Kumbh Mela has become a laboratory for urbanism, where technological innovations are tested. The Massachusetts Institute of Technology (MIT) has even organized "innovation camps," or "Kumbhatons," in Nashik to detect and develop technologies in fields as varied as epidemics, mobility, crowd control and housing.

"There are only smart cities if there are smart citizens who have smart technological solutions at their disposal," explains the MIT Media Lab's Margaret Church.

"Global city"

Organizers of the innovation camps received about 1,000 proposals, of which 200 were selected and 10 were tested this year. One of the technologies makes it possible to automatically count crowds thanks to a mattress covered in sensors. Another can map population densities in real time thanks to data analysis of the relay masts of telecommunications operators. The goal is to imagine solutions to help pilgrims find their way in this new place that, with 17 spoken languages, looks almost like a "global city." The engineers developed 3D maps and, most importantly, favored icons over language.

The largest Kumbh Mela pilgrimage was in February 2013, between the Ganges and the Yamuna rivers, in northern India. One hundred million pilgrims traveled there during the two-month festival to bathe in the sacred water. A team of about 50 Harvard researchers made the trip to try and understand this temporary urbanization phenomenon, a bit like how someone would study a beehive. The management researchers went to question the street vendors to understand how they managed the "risks and uncertainty" in an improvised economy, or how a supply chain could be created so rapidly.

Aerial view of Nashik during the Kumbh Melah — Photo: AnandKatgaonkar

Others tried to develop solutions to manage the reception capacities of hospitals and the real-time monitoring of epidemics. "If a solution works during the Kumbh Melah, where there are so many unpredictable elements, then it can work anywhere else," explains Satchit Balsari, a professor at Cornell University's Weill Medical College. Researchers equipped with tablets went to health centers to take information about the number of patients and diagnostics and to warn authorities in real-time about the risks of epidemics.

Several urbanists, led by Rahul Mehrotra, wanted to understand how a temporary city could work so well, and they wanted to draw valuable lessons for the rest of the country. In India, urban planning often comes too late, like an adjustment variable for unimpeded growth. "Today, buildings are designed to last as long as possible. They don't take into account the possible transformations they may go through," the Harvard researchers write in their book Kumbh Mela: Mapping the Ephemeral Mega City.
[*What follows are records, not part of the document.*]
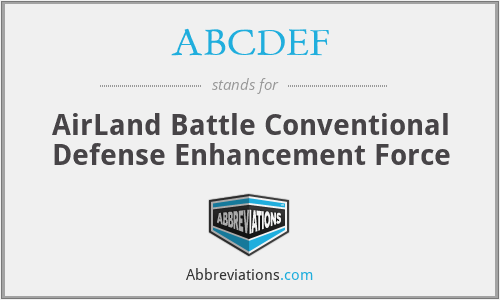 ABCDEF - AirLand Battle Conventional Defense Enhancement Force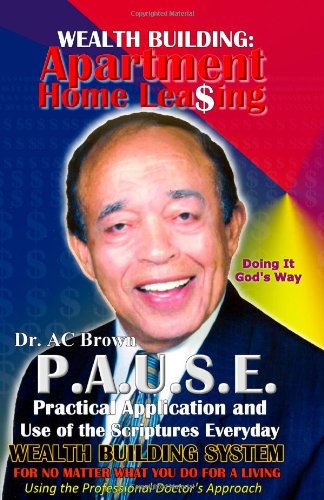 P.A.U.S.E. Wealth Building System: Apartment Home Leasing: Practical Application and Use of the Scriptures Everyday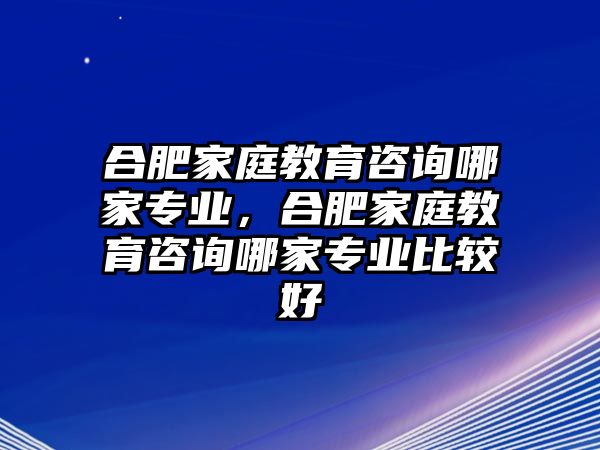 合肥家庭教育咨詢哪家專業(yè)，合肥家庭教育咨詢哪家專業(yè)比較好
The ephemeral aspect of a city depends on the construction material and the governance methods used. For Kumbh Mela, the tents are built with long pieces of bamboo tied to each other and covered with a fabric. They are economical and easy to carry, and only the assembling will distinguish a temple from a hospital or a police station. At the end of the festival, everything is recycled. The pipes are sent to other construction sites, and tents are used elsewhere — for instance, in wedding ceremonies. Farmers replant their harvests at the same place where tens of thousands of pilgrims gathered. "The most revolutionary opportunity to redefine the way we produce habitable space is maybe in low technological intensity strategies," the Harvard researchers say.

The Ganges river in Nashik during Kumbh Mela — Photo: Ajay Goyal

Because with more and more complex construction processes, villages freeze. The management of an ephemeral city must also be flexible. During the festival's organization, the barriers between the different administrations disappeared. The rigidity and hierarchies of the Indian bureaucracy vanished. Government workers from about 25 different administrations worked together on the ground. "This way, administrators can handle any mishaps rapidly and efficiently, without going through ineffective authorization procedures," Mehrotra says.

The future of urbanism in India can perhaps be seen in the most ancient and largest Hindu pilgrimage in the world. The organizers of other pilgrimages could also learn a lot from this.